Passport To Pimlico - Tumblr Posts
BARNACLE BILL aka ALL AT SEA (Dir: Charles Frend, 1957).
The last true Ealing comedy; 1958’s Davy, often regarded as the last, is a comedy/drama quite different in tone. Barnacle Bill, retitled All at Sea for US audiences, adheres to the ‘little guy against the system’ aesthetics of the classic Ealing comedy, although less subversively and with a little less bite than earlier films.
The marvellous Alec Guinness is on good form as Captain William Horacio Ambrose, the last in a succession of seafarers. Afflicted with seasickness, Capt Ambrose purchases a dilapidated seaside pier which he runs as a stationary luxury liner to the chagrin of the town council who wish to bulldoze the site to make way for a marina. A scene in which Guinness portrays his ancestors recalls Kind Hearts and Coronets (Robert Hamer, 1949) where he plays all 8 members of the D’Ascoyne family.

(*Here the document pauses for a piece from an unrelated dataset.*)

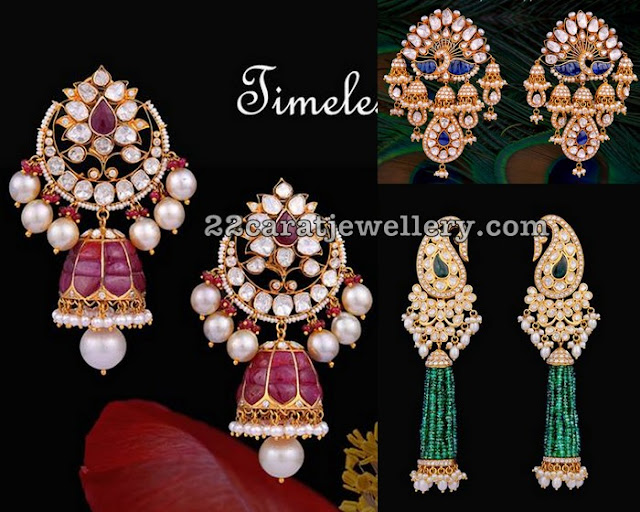 Exclusive Kundan Earrings by Vasundhara Diamond Roof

To be honest, Barnacle Bill is not as good as earlier Ealing comedies, despite its screenplay by TEB Clarke, scenarist of previous winners Passport to Pimlico (Henry Cornelius, 1949) and The Lavender Hill Mob (Charles Crichton, 1951). Perhaps director Charles Frend, an Ealing stalwart notable for Scott of the Antarctic (1948) and The Cruel Sea (1953) was better suited to drama than comedy. That said, it is not at all bad and as an example of a brand of comedy that cinema no longer produces it should be considered a minor treasure.
Check out my blog jinglebonesmovietime.blogspot.com for more reviews of vintage Ealing Studios classics!

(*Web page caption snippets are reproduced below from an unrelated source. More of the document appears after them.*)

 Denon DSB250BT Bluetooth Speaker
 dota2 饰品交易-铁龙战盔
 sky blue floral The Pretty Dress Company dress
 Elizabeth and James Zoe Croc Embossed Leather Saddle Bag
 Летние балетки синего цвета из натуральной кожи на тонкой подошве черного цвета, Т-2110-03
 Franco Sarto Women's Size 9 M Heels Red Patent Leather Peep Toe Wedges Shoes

KIND HEARTS AND CORONETS (Dir: Robert Hamer, 1949).
1949 is the year that cemented the Ealing Studios’ close association with comedy. This year saw the release of three bona fide classics: Passport to Pimlico (Henry Cornelius), Whisky Galore (Alexander Mackendrick) and lastly Kind Hearts and Coronets.
Dennis Price stars as Louis Mazzini, only son of a disinherited heir to the aristocratic D’Ascoyn family, dispossessed for marrying an Italian singer deemed below her status. On his mother’s death he vows to take revenge on the family and sets out to murder the eight D’Ascoyns who stand between him and dukedom.

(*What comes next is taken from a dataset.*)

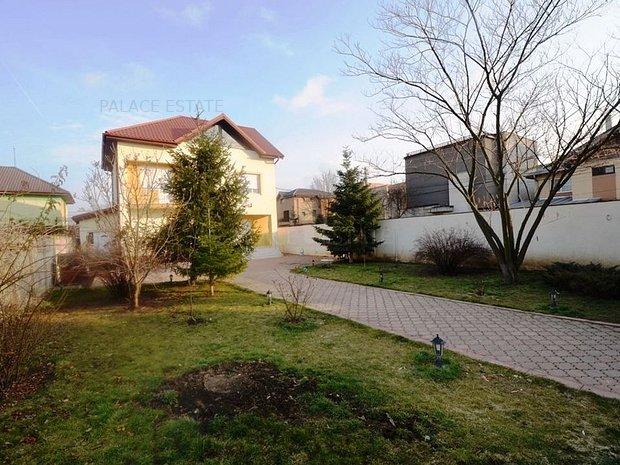 Casa individuala, localizata in apropiere de BRD Pipera - imaginea 1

Price delivers a career best performance as Mazzini, cool and callous, yet charming enough to elicit audience sympathy, as he dispenses with the various D'Ascoyns. Excellent support comes in the form of Valerie Hobson and Joan Greenwood as rival love interests and an astonishing performance by Alec Guinness as the eight D'Ascoyns on Mazzini's hit list. The talented Robert Hamer directs with a light touch which never sees the movie descend into bad taste of farce.
The astute screenplay by Hamer and John Deighton, from a Roy Horniman novel, is both darkly cynical and witty and 70 years after release it remains, arguably, the blackest of black comedy scripts to reach British cinema screens.
In this respect it is unique among the Ealing comedies. Certainly it conveys the social commentary of its stable mates but lacking the gentle morals of say Passport to Pimlico or The Man in the White Suit (Alexander Mackendrick, 1951) and their reflection on post-war mores. Rather, its period setting allows for a biting critique of an outdated class system and the notion of inherited privilege.
While initially dismissed by some critics as too dark, Kind Hearts and Coronets is now widely considered the greatest of the Ealing comedies. It is difficult to think of any other movie so simultaneously dark yet delicate. Expertly performed and beautifully told; I would recommend this masterpiece of a movie to those with even the slightest interest in the cinema.